Examining the cross-validated error shows that the cross-validation MSE is almost flat for `Lambda` up to a bit over `1e-2`.

Examine `ls.Regularization.Lambda` to find the highest value that gives MSE in the flat region (up to a bit over `1e-2`).

```jj = 1:length(ls.Regularization.Lambda); [jj;ls.Regularization.Lambda]```
```ans = 2×10 1.0000 2.0000 3.0000 4.0000 5.0000 6.0000 7.0000 8.0000 9.0000 10.0000 0 0.0019 0.0045 0.0107 0.0254 0.0602 0.1428 0.3387 0.8033 1.9048 ```

Element `5` of `ls.Regularization.Lambda` has value `0.0254`, the largest in the flat range.

Reduce the ensemble size using the `shrink` method. `shrink` returns a compact ensemble with no training data. The generalization error for the new compact ensemble was already estimated by cross validation in `mse(5)`.

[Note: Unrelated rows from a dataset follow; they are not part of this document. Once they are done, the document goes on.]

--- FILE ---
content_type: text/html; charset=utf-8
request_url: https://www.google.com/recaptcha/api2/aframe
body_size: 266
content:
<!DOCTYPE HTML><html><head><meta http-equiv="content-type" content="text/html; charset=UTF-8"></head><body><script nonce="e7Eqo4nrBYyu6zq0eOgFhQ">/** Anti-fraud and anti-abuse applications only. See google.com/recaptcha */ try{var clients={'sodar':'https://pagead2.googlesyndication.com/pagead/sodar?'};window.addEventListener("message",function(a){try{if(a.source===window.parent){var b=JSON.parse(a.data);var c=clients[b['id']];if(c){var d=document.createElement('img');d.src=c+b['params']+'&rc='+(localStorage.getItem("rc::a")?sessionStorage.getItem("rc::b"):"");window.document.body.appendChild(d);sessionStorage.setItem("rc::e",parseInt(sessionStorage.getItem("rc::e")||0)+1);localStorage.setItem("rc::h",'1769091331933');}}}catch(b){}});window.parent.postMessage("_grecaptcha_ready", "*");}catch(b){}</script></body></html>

`cmp = shrink(ls,'weightcolumn',5)`
```cmp = CompactRegressionEnsemble PredictorNames: {1x25 cell} ResponseName: 'Symboling' CategoricalPredictors: [16 17 18 19 20 21 22 23 24 25] ResponseTransform: 'none' NumTrained: 8 Properties, Methods ```

The number of trees in the new ensemble has notably reduced from the 300 in `ls`.

Compare the sizes of the ensembles.

```sz(1) = whos('cmp'); sz(2) = whos('ls'); [sz(1).bytes sz(2).bytes]```
```ans = 1×2 91209 3226892 ```

The size of the reduced ensemble is a fraction of the size of the original. Note that your ensemble sizes can vary depending on your operating system.

Compare the MSE of the reduced ensemble to that of the original ensemble.

```figure; plot(kfoldLoss(cv,'mode','cumulative')); hold on plot(cmp.NTrained,mse(5),'ro','MarkerSize',10); xlabel('Number of trees'); ylabel('Cross-validated MSE'); legend('unregularized ensemble','regularized ensemble',... 'Location','NE'); hold off```

The reduced ensemble gives low loss while using many fewer trees.